Information shown →
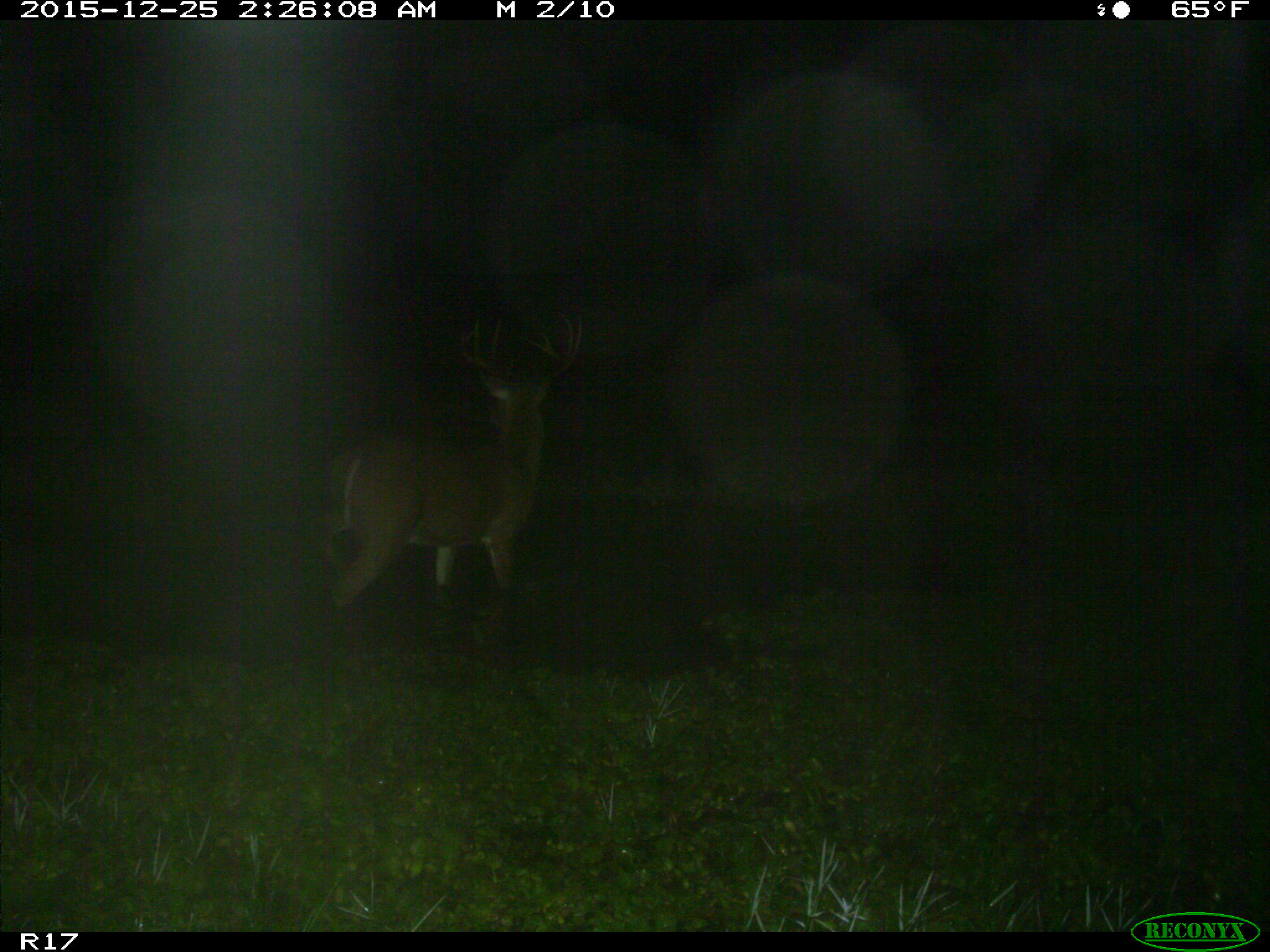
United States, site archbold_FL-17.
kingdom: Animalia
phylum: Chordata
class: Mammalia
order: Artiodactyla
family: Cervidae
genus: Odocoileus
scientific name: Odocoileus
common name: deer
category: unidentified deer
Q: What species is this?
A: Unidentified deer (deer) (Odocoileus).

...

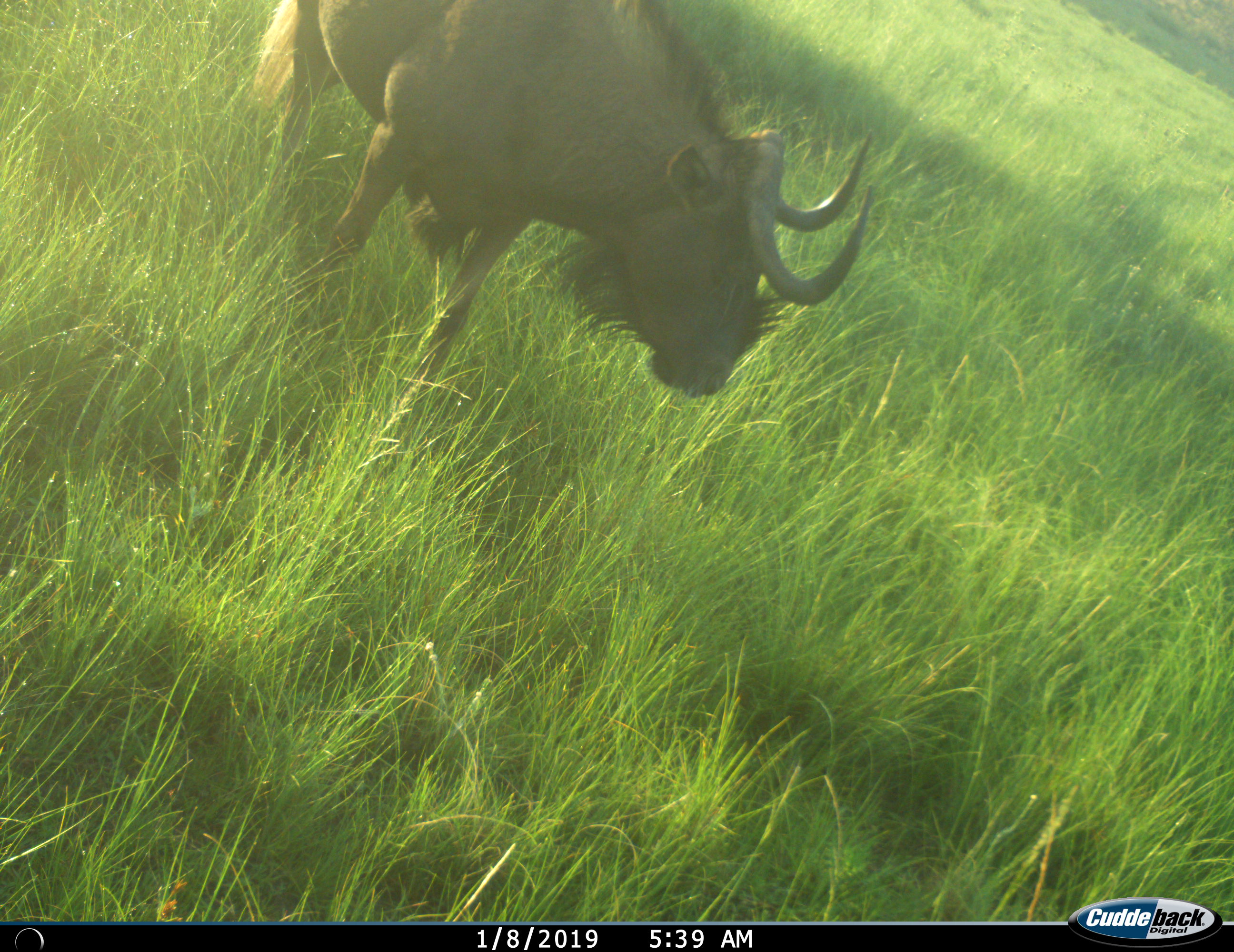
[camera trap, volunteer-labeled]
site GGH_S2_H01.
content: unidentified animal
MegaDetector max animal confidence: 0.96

Exercise aim →
Out of the listing above, reproduce exactly the lines from the one with "site GGH_S2_H01." up to and including the one with "MegaDetector max animal confidence: 0.96".

Answer →
site GGH_S2_H01.
content: unidentified animal
MegaDetector max animal confidence: 0.96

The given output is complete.